[What is needed]: Which lines of the data below contain the string "green"? Find and copy each one, treating uppercase and lowercase as distinct.

[Information provided]:
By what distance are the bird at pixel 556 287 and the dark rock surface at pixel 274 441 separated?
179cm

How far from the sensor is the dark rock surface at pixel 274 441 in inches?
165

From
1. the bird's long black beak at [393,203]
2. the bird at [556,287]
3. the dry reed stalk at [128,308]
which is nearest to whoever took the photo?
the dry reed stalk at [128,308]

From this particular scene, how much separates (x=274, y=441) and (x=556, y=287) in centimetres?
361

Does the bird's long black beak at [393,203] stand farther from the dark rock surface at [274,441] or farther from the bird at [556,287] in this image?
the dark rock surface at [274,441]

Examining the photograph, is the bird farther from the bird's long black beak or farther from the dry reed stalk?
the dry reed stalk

* * *

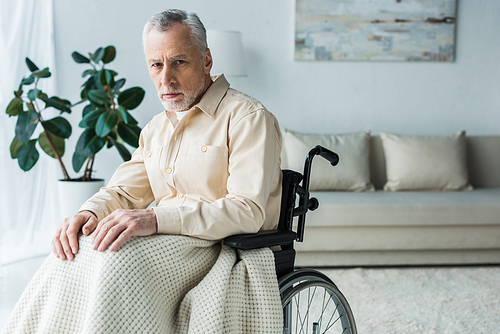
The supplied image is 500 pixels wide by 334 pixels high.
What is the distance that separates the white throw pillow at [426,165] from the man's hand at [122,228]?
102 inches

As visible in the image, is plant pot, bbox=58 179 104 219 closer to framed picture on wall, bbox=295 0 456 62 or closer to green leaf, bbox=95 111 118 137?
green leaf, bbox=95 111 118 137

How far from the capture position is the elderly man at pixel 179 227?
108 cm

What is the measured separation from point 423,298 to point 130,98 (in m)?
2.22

* * *

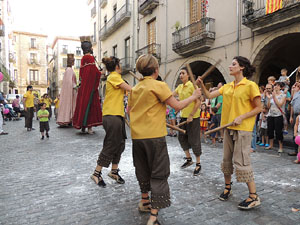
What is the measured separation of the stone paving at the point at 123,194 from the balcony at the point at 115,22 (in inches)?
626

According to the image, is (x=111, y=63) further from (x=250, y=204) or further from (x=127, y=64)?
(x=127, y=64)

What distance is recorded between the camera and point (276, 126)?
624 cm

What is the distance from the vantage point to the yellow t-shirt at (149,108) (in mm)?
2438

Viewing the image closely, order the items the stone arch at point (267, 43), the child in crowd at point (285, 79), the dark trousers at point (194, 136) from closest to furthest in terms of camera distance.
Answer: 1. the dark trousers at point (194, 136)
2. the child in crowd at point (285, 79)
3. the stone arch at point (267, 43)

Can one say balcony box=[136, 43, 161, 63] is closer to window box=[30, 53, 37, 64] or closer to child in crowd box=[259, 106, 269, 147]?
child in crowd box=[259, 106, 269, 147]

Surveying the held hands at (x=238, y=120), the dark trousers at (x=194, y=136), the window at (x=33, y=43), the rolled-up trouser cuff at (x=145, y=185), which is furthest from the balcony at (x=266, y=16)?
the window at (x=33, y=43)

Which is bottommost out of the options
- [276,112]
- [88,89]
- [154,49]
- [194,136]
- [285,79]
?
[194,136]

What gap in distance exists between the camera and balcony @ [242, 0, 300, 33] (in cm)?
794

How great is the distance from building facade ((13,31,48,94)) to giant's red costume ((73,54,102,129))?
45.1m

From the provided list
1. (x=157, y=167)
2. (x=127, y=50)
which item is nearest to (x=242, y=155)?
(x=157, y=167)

[Reply]:
As visible in the image, is plant pot, bbox=58 179 104 219 closer to framed picture on wall, bbox=295 0 456 62 or closer to green leaf, bbox=95 111 118 137?
green leaf, bbox=95 111 118 137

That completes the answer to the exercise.